Last updated on April 2018

A Study Evaluating the Safety Pharmacokinetics and Antiviral Efficacy of SB 9200 in Subjects Infected With Chronic HBV


Brief description of study

This is a Phase 2, open-label,randomized, multiple dose, varied administration regimen study with 2 parts (Parts A and B) in Subjects Infected with Chronic Hepatitis B Virus

Detailed Study Description

This is a Phase 2, open-label, randomized, multiple dose, varied administration regimen study with 2 parts (Parts A and B).

Part A will utilize an ascending dose cohort design with sequential cohorts. Each cohort will be evaluated by the DSMB for safety. Additional cohorts may be added by the DSMB to determine doses of SB 9200 that exhibit significant antiviral response and safety.

Approximately 80 subjects will be assigned sequentially to 1 of the following dosing cohorts (20 subjects per cohort) and randomized in a 4:1 ratio (active:placebo) within each cohort. Randomization will be stratified so that no more than 2 HBeAg positive subjects will be assigned to receive placebo.

  • SB 9200 25 mg or matching placebo administered qd
  • SB 9200 50 mg or matching placebo administered qd
  • SB 9200 100 mg or matching placebo administered qd
  • SB 9200 200 mg or matching placebo administered qd

After informed consent is obtained, subjects will enter a Screening period, which will last up to 28 days. Once all eligibility criteria are confirmed and the subject is randomized, subjects will receive the IP or placebo as a 2-week supply of capsules/tablets. All randomized subjects will receive the IP or matching placebo for a total of 12 weeks. All subjects will then receive tenofovir 300 mg qd for an additional 12 weeks of treatment.

Subjects will start the treatment period on Day 1. The PK samples will be collected on Day 1 at predose, 30 minutes, 1, 2, 4, 6, and 24 hours (predose the following day). At Week 6, the same sampling times will be used to collect PK samples from the subjects to collect steady state PK data. Subjects will return biweekly for the entire 12-week IP treatment period, except when beginning IP administration when subjects will be seen weekly, for safety assessments including physical examination and laboratory sample analysis of chemistry, hematology, and urine. Sample collection for efficacy (HBV DNA, HBsAg, HBeAg, hepatitis B envelope antibody [HBeAb], HBV RNA, and HBV resistance) will be collected as indicated in the Schedule of Events. A sample for genotyping will be collected at Day 1. Samples for Locarnini biomarkers and other biomarkers will also occur at Day 1; Weeks 2, 4, 8, 12, and 14; and at the End of Study Visit. Samples for cytokine levels will be collected at Day 1, Week 6, and Week 12. At Week 12, the end of IP administration, all subjects will return to the clinic and be administered IP and 300 mg tenofovir. Samples will be collected to explore the potential of a drug-drug interaction between SB 9200 and tenofovir. All subjects will have a predose PK sample then take the last dose of IP/placebo together with their first dose of tenofovir. The PK samples will then be collected for SB 9200 and tenofovir at 30 minutes,and 1, 2, 4, 6, and 24 hours. Thereafter, the subjects will receive only tenofovir 300 mg qd for an additional 12 weeks as 4-week supplies. All subjects will return to the clinic at Weeks 13, 14, 16, 20, and 24. Subjects will have safety assessments including symptom-directed physical examinations and safety hematology, biochemistry, and virological studies performed at these visits.

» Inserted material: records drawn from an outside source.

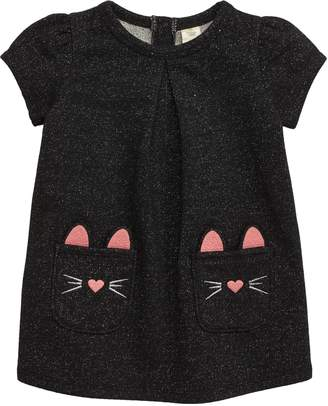 Tucker + Tate Cat Pocket Shift Dress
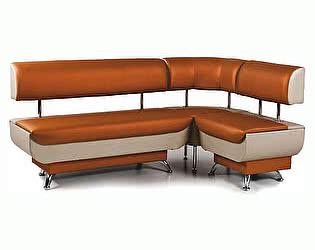 Кухонный уголок Бител Валенсия диван МД 600 + МД 1200 + МУ 500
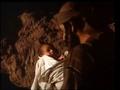 Jesus Of Nazareth - Joseph & Baby Jesus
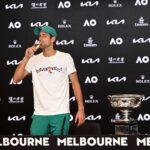 Tron nikada nije bio ugroženiji, ali Đoković nastavlja da vlada: Federerov novi pad i korak ka penziji
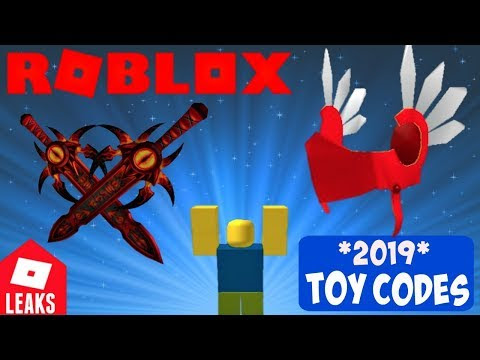 Roblox Toy Code Hats Tomwhite2010 Com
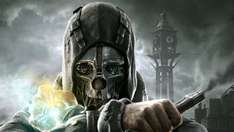 "[PlayStation Plus] ""Dishonored:Die Maske des Zorns"" im April kostenlos auf der PlayStation 3"
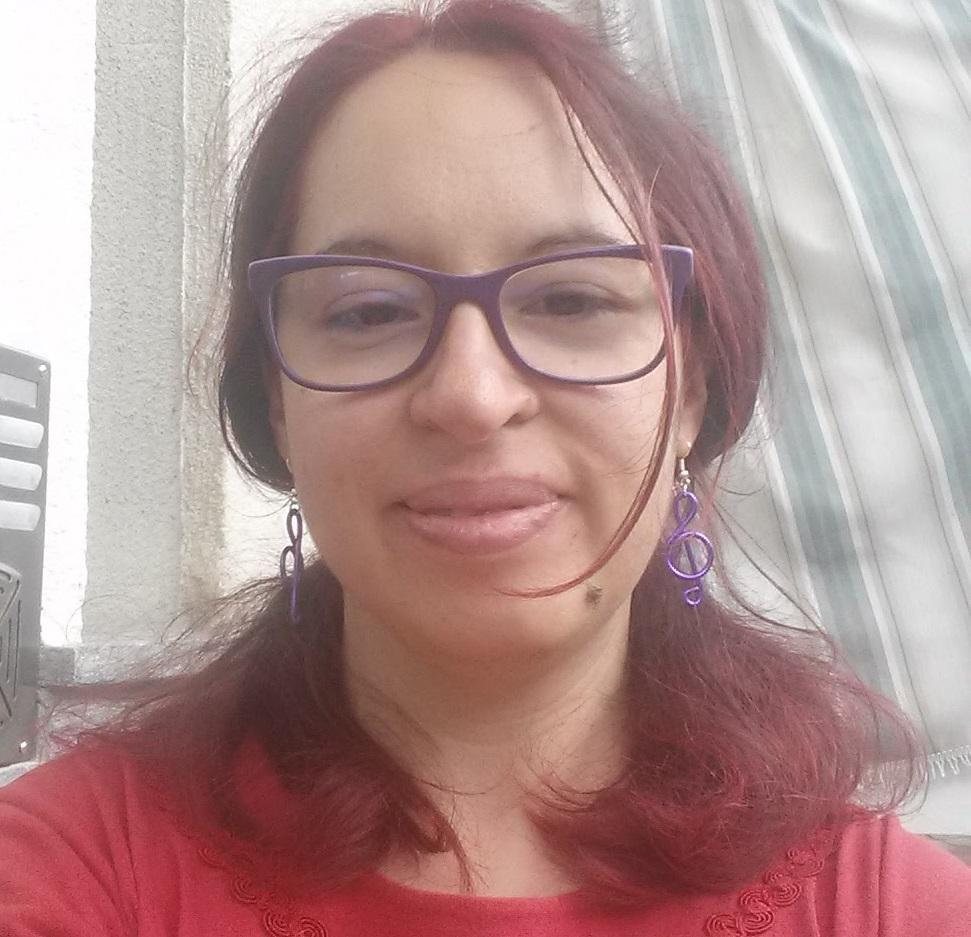 Barbara parutto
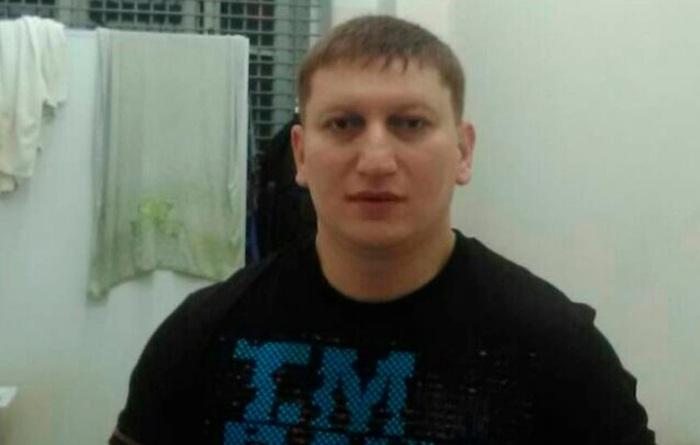 Кто Альберт Рыжий, которого убили в фитнес-клубе ЖК «Алые паруса»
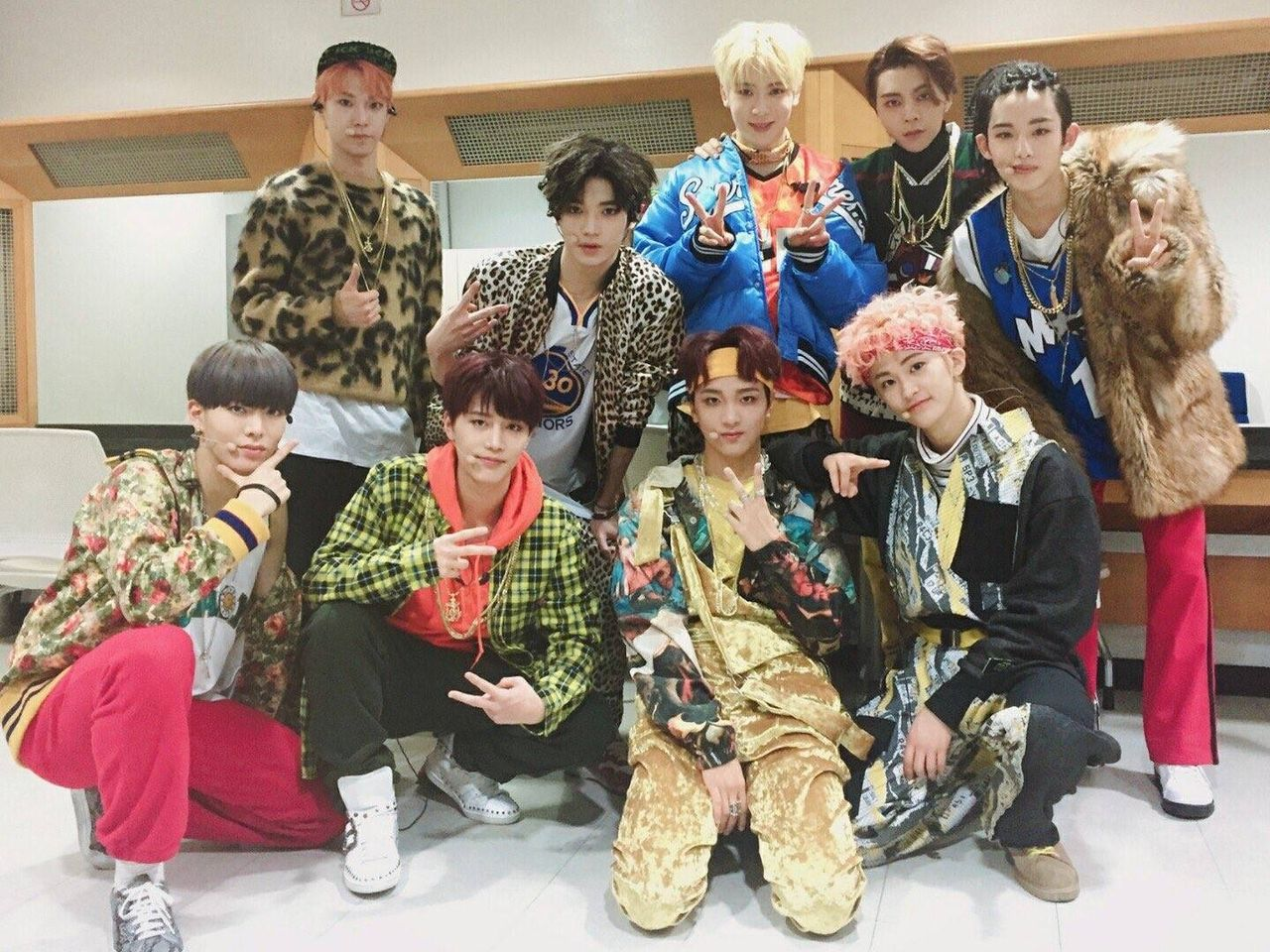 nct 7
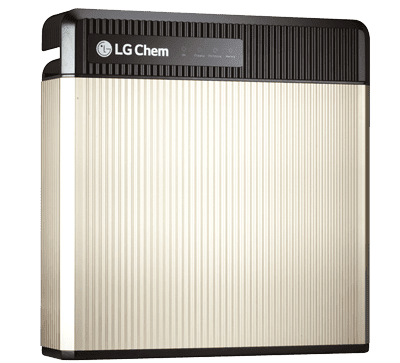 LG Chem RESU 3.3 solar storage battery in Champagne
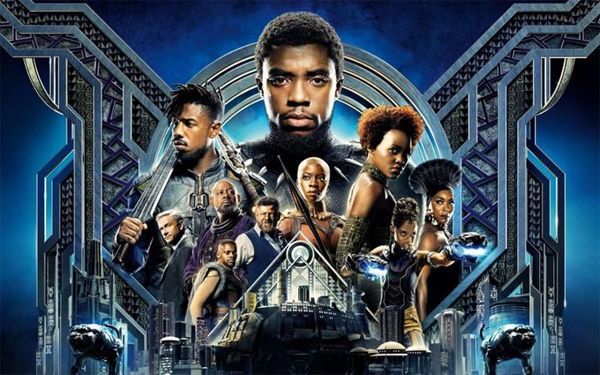 image of part of the movie poster for the film Black Panther, showing a number of cast members
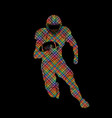 american football player action sportsman player vector image vector image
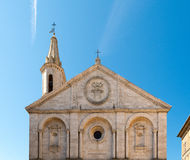Cathedral of Pienza, Tuscany Royalty Free Stock Image
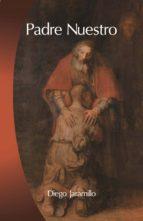 Padre Nuestro (ebook)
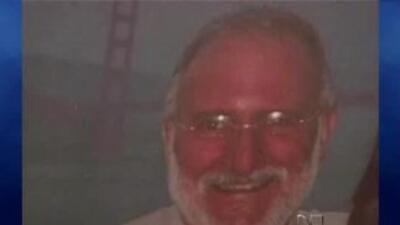 Alan Gross en espera de sentencia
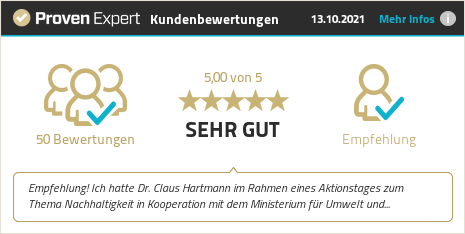 Kundenbewertungen & Erfahrungen zu Dr. Claus Hartmann. Mehr Infos anzeigen.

At Week 24, all subjects will have completed the study Part A (or Part B, as applicable).

Part B will be an open-label, randomized, combination therapy design consisting of multiple cohorts. The study is designed to evaluate the safety, tolerability, and antiviral response in subjects treated for 12 weeks with a dose of SB 9200 selected from Part A that exhibits significant antiviral response and safety when administered in combination with tenofovir 300 mg qd (Cohort 1) or with tenofovir 300 mg qd monotherapy alone (Cohort 2). All subjects will then continue in the study for an additional 12 weeks with tenofovir alone. Randomization between the 2 initial cohorts will be conducted using a 3:1 ratio resulting in 30 subjects being allocated to SB 9200 in combination with tenofovir (Cohort 1) and 10 subjects being allocated to tenofovir monotherapy (Cohort 2). No cohort can enroll more than 60% of either hepatitis e antigen negative or hepatitis e antigen positive subjects.

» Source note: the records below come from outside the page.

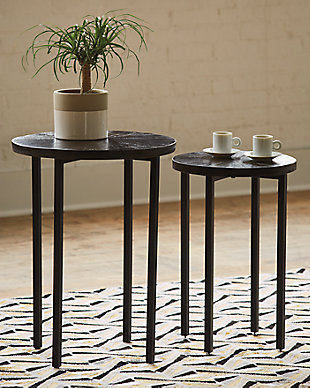 Esterdale Accent Table (Set of 2), , large
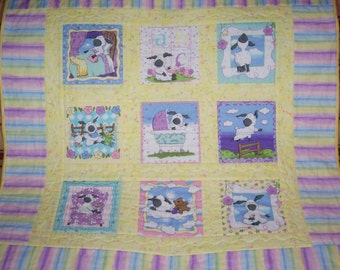 HANDMADE Sweet Little Lamb Baby Quilt, Soft and Warm baby Boy or Girl Crib Quilt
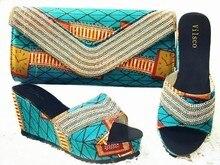 Hohe Qualität Schuhe Mit Passender Tasche Für Party Fashion steine Frauen Sandale Italienische Schuhe Und Tasche Set Zusammenpassende GL1-01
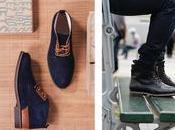 [Concours Inside] Remportez votre paire sneakers Equal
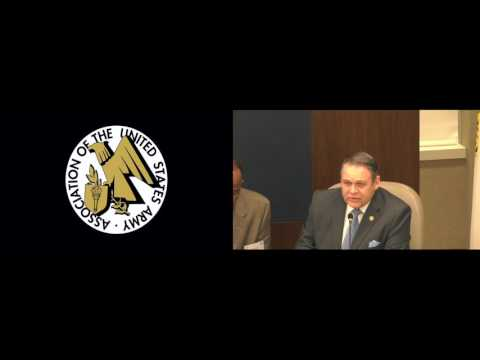 2017 Installations Hot Topic - Panel 4 - The Garrison Commander Perspective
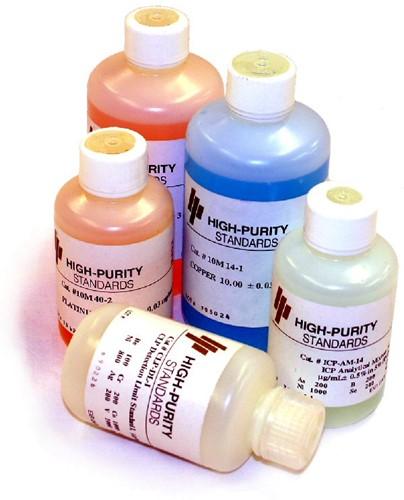 Sulphur (S) 10Mppm in H2O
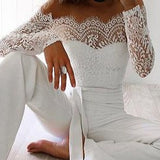 Women Off Shoulder Tie Waist Long Sleeve Lace Jumpsuit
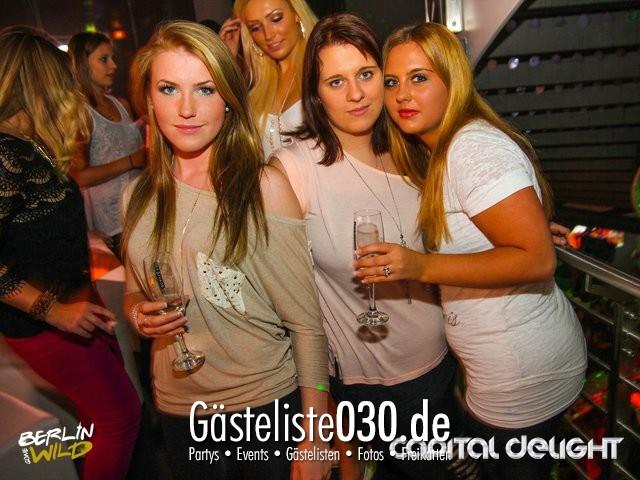 https://www.gaesteliste030.de/Partyfoto #65 E4 Berlin vom 10.11.2012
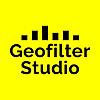 Geofilter Studio Blog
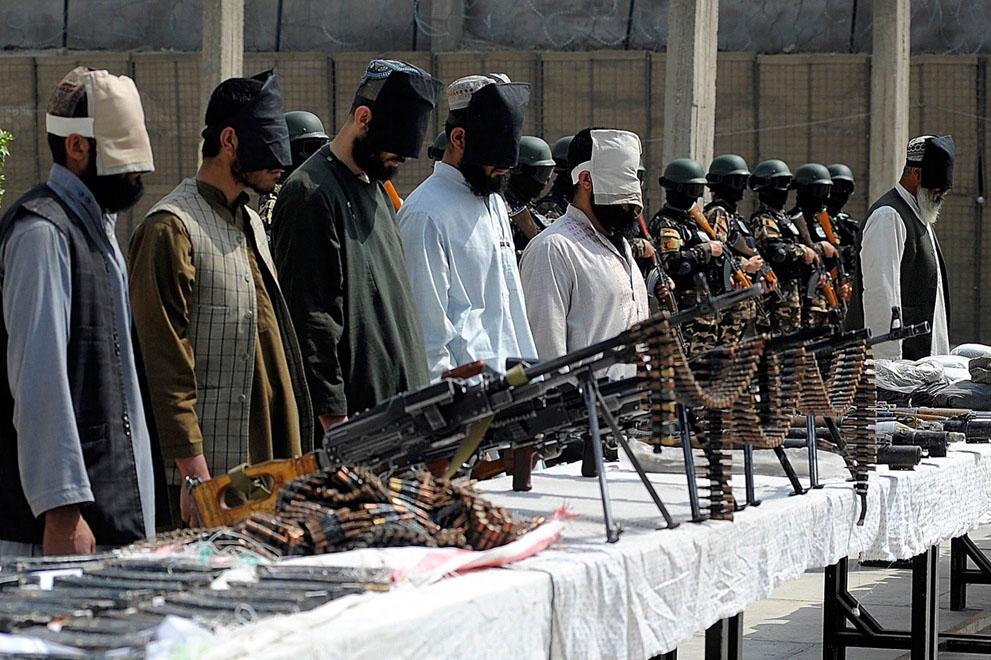 s a24 42052574 Афганистан: апрель 2012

Part B will utilize an adaptive design. The first 2 cohorts of Part B may start concurrently to Part A at any time after a dose has been selected from Part A. SB 9200 doses for which all subjects have not completed the initial 12 weeks monotherapy of SB 9200 from Part A and demonstrated safety of IP will not be selected to be administered in combination with tenofovir during Part B.

The first 2 cohorts will randomize concurrently using a 3:1 ratio.

  • Cohort 1: 30 subjects will receive SB 9200 selected dose #1 from Part A administered in combination with tenofovir 300 mg qd.
  • Cohort 2: 10 subjects will receive tenofovir 300 mg qd monotherapy.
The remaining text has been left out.